This repo contains an end-to-end implementation of an image search engine application. It is a rough simulation of a real world implementation and contains various modules, which are as follows
Images from Flickr are extracted using an API key and the search API provided by the Flickr team. These images along with some additional metadata (also extracted from Flickr) are converted to producer records and pushed to Kafka.
These records are then processed by a spark streaming application (at a 1-min interval) to extract the embeddings of the images. This embedding alongside the metadata are then written into elasticsearch. ElasticSearch provides vector KNN search capabilities, along with pagination and regular text based search.

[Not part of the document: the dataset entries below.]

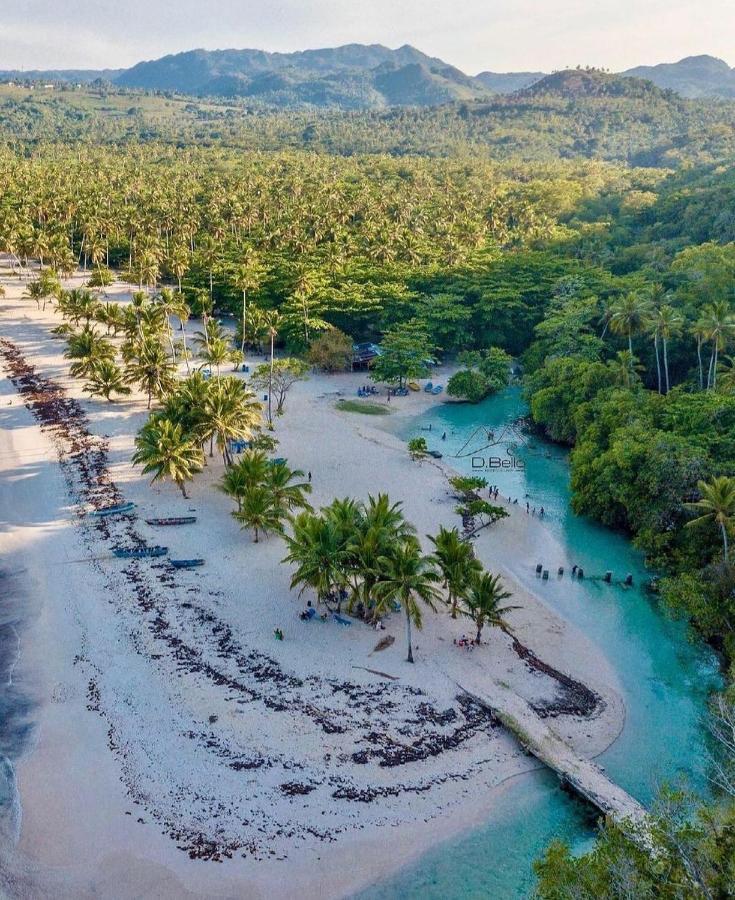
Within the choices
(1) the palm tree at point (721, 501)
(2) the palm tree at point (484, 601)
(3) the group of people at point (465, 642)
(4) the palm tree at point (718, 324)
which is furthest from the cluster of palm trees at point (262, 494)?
(4) the palm tree at point (718, 324)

Kafka allows for decoupling of the image data extraction from Flickr and the spark processing, this allows for handling Flickr APIs' ratelimiting and spark's resource related issues. This allows us to limit our spark cluster to be in a cost-efficient size.
The CLIP model's artifact files are managed using mlflow, this allows for better versioning of the models and enables model registry capabilities. Allowing for efficient model usage, versioning and management, across the consumer and server applications.
The backend server is a lightweight FastAPI based server, which exposes 2 endpoints to its clients.
- /text_search - takes a text phrase
- /image_search - takes an image url or base64 image string
and returns the top K matching responses stored in elasticsearch. These are then displayed in the KNN score order on the frontend.
Below is an example of the results when searching with phrase playing dogs
.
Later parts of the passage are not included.